Recommended outputs:

  • setup.outputs.input_run_integration: normalized input boolean derived from workflow_dispatch or workflow_call
  • build-and-push.outputs.image_ref: resolved image reference with fallback to GHCR
  • build-and-push.outputs.image_registry: dockerhub or ghcr
  • build-and-push.outputs.image_pushed: true only when a registry push occurred
  • build-and-push.outputs.run_integration: computed eligibility boolean

Integration jobs should use the same if: expression based on needs.build-and-push.outputs.run_integration and should pull from the resolved image_ref.

Gate enforcement pattern (fail on skipped or failed)

Use a strict pattern that fails on anything other than success when a stage is required. This should be reusable across integration, coverage, E2E, and pipeline gates. Gate jobs MUST use the same stage-enabled if as the jobs in the stage.

For integration, the gate job if condition must be ${{ needs.build-and-push.outputs.run_integration == 'true' }}.

■ Information shown:
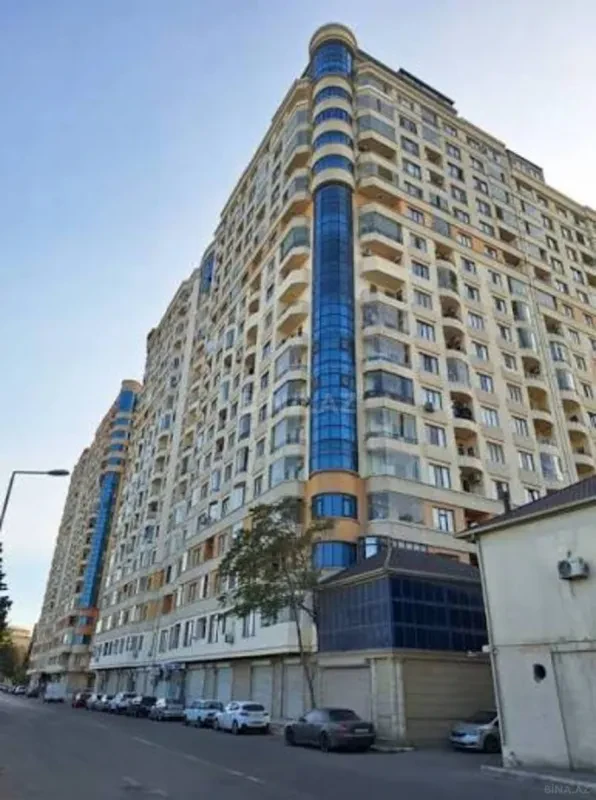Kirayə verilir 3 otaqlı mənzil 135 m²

■ Task:
Reproduce, word for word, the part of the CI workflow text from "Use a strict" up to and including "in the stage.".

■ Result of this task:
Use a strict pattern that fails on anything other than success when a stage is required. This should be reusable across integration, coverage, E2E, and pipeline gates. Gate jobs MUST use the same stage-enabled if as the jobs in the stage.